» **Problems to solve**:
1. In the calibration passage, which part learns the beamforming parameters in step S14?
2. Write the next part of the calibration passage, picking up after its final sentence.

» **Text block**:
----

For example, a white noise signal, a TSP signal, or the like is generated as the calibration
signal.
[0060] In step S13, the amplification sound signal output part 15 outputs the calibration
signal generated by the calibration signal generation part 111 to the speaker 20.
[0061] Therefore, the speaker 20 outputs a calibration sound (for example, white noise or
the like) according to the calibration signal from the sound processing device 1A.
On the other hand, (the microphone units 11-1 and 11-2 of) the microphone 10 picks
up the calibration sound (for example, white noise or the like), so that, in the sound
processing device 1A, after the processing such as A/D conversion is performed on
the sound signal, the signal is input to the signal processing part 13A.
[0062] In step S14, the parameter learning part 121 learns beamforming parameters on the
basis of the picked calibration sound. As learning here, in order to suppress the
sound from the direction of the speaker 20 by using a method such as an adaptive beam
former, in a section where a calibration sound (for example, white noise or the like)
is output only from the speaker 20, beamforming parameters are learned.
[0063] When the processing of step S14 ends, the process proceeds to step S22. In step S22,
it is determined whether or not to end the signal processing. In a case where it is
determined in step S22 that the signal processing is continued, the process returns
to step S11, and processing in step S11 and subsequent steps is repeated.

----

» **Raw data**:
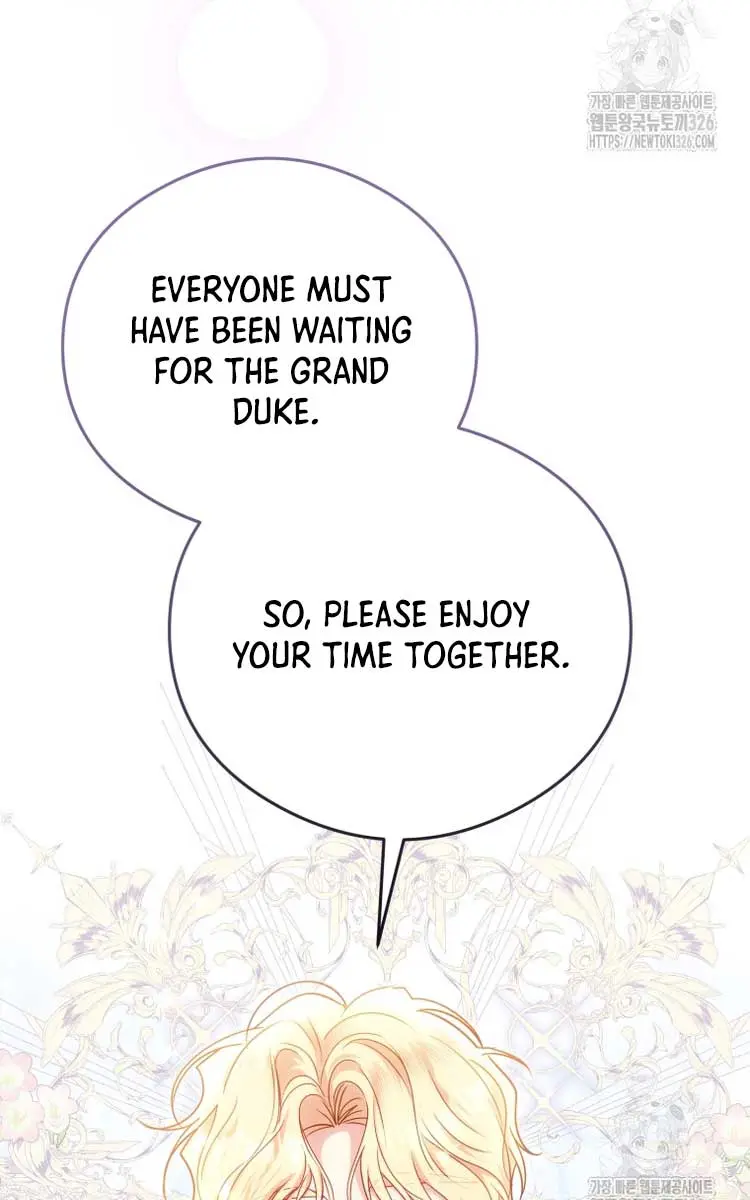 The Villainess Captured the Grand Duke Chapter 15 Page 32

----

» **Numbered responses**:
1. The parameter learning part 121.

2.
[0064] On the other hand, in a case where it is determined in step S11 that it is not at
the time of setting, the process proceeds to step S15, and the processing of steps
S15 to S21 is performed to perform the processing in the off-microphone sound amplification.
[0065] In step S15, the beamforming processing part 101 inputs the sound signal picked up
by (the microphone units 11-1 and 11-2 of) the microphone 10. The sound signal includes,
for example, sound uttered by a speaking person.
[0066] In step S16, the beamforming processing part 101 performs the beamforming processing
on the basis of the sound signal picked up by the microphone 10.
[0067] In this beamforming processing, at the time of setting, a method such as an adaptive
beamformer that applies the beamforming parameters learned by performing the processing
of steps S12 to S14 is used, and as the directivity of the microphone 10, the directivity
in which sensitivity in the installation direction of the speaker 20 is reduced (sound
from the installation direction of the speaker 20 is not picked up (is not picked
up as much as possible)) is formed.
[0068] Here, Fig. 5 shows the directivity of the microphone 10 by a polar pattern. In Fig.
5, the sensitivity of 360 degrees around the microphone 10 is represented by a thick
line S in the drawing, but the directivity of the microphone 10 is the directivity
in which the speaker 20 is installed, and is such that a blind spot (NULL directivity)
is formed in the rear direction of the angle θ in the drawing.
[0069] That is, in the beamforming processing, by directing the blind spot in the installation
direction of the speaker 20, the directivity in which the sensitivity in the installation
direction of the speaker 20 is reduced (the sound from the installation direction
of the speaker 20 is not picked up (is not picked up as much as possible) can be formed.
[0070] In step S17, it is determined whether or not to output the recording sound signal.
In a case where it is determined in step S17 that the recording sound signal is to
be output, the processing proceeds to step S18.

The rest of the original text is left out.